Cardiac Cycle: Ventricles (continued)
- Ventricular relaxation promptly begins at the end of systole, rapidly reducing intraventricular pressure.
- The elevated pressure in arteries pushes blood back into the ventricles, snapping semilunar valves closed.
- Ventricular muscle continues to relax (without change in volume) for 0.03–0.06 seconds, thus creating the isometric relaxation period, before the A-V valves open and initiate a new ventricular pumping cycle.

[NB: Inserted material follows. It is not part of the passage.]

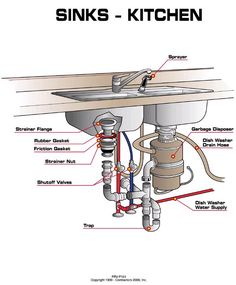 Superb Tips Kitchen Sink Plumbing Diagram U2014 Interior U0026 Exterior Doors Design Design Ideas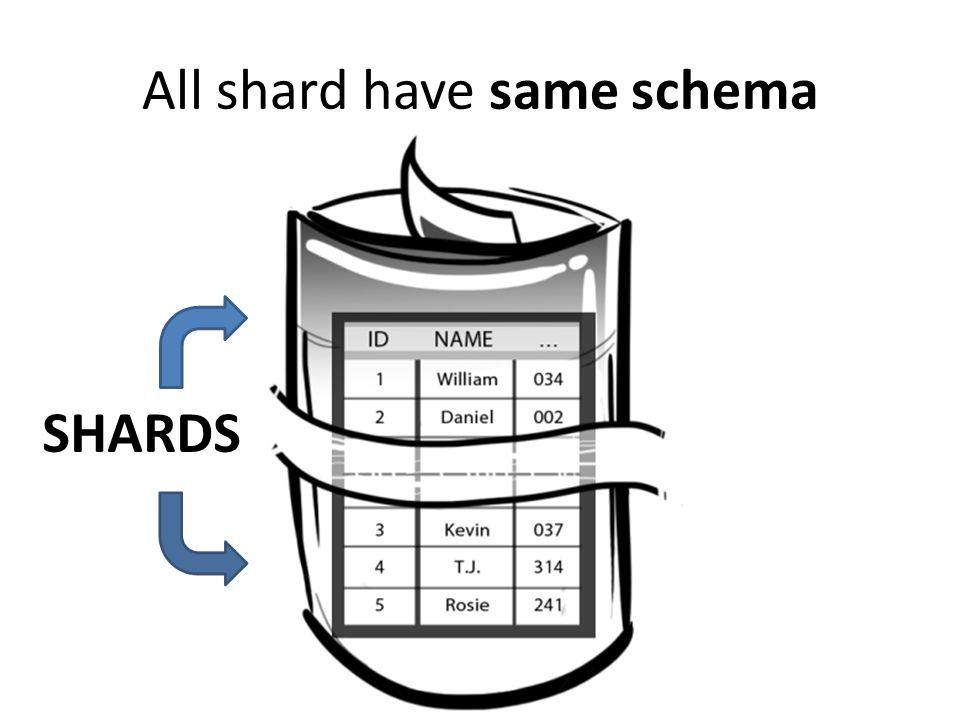 All shard have same schema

End-Diastolic Volume, End-Systolic Volume, and Stroke Volume Output
- During diastole, ventricles fill to approximately 110-120 ml (EDV).
- Ventricular emptying during systole reduces volume by approximately 70 ml, defining stroke volume (SV).
- End-systolic volume (ESV) is the remaining ventricle volume, approximately 40-50 ml.
- The ejection fraction, the percentage of EDV ejected, typically stands at about 60%.
End-Diastolic Volume, End-Systolic Volume, and Stroke Volume Output (continued)
- Stronger heart contractions decrease ESV to 10-20 ml.
- Increased blood flow during diastole can make EDV reach 150-180 ml in healthy hearts.
- Both increased EDV and reduced ESV contribute to higher stroke volume, often reaching double the normal output.
Atrioventricular Valves
- A-V valves prevent backflow from ventricles into atria during systole.
- Semilunar valves halt backflow from aorta and pulmonary arteries into ventricles during diastole and close/open passively.
- A-V valves' thin filmy structures require less backflow for closure, contrasting with semilunar valves' substantial structures that demand significant backflow.
- Papillary muscles attach to A-V valve cusps via chordae tendineae, preventing valve inversion during ventricular contraction.
- Rupture or paralysis of chordae tendineae or papillary muscles may cause significant A-V valve leakage, leading to severe cardiac conditions, sometimes fatal.
Aortic and Pulmonary Artery Valves
- Aortic and pulmonary artery semilunar valves function differently from A-V valves.
- High pressures in arteries during systole slam semilunar valves shut, contrasting with the more gradual closing of A-V valves.
- The semilunar valves are of smaller openings leading to greater blood ejection velocity than A-V valves.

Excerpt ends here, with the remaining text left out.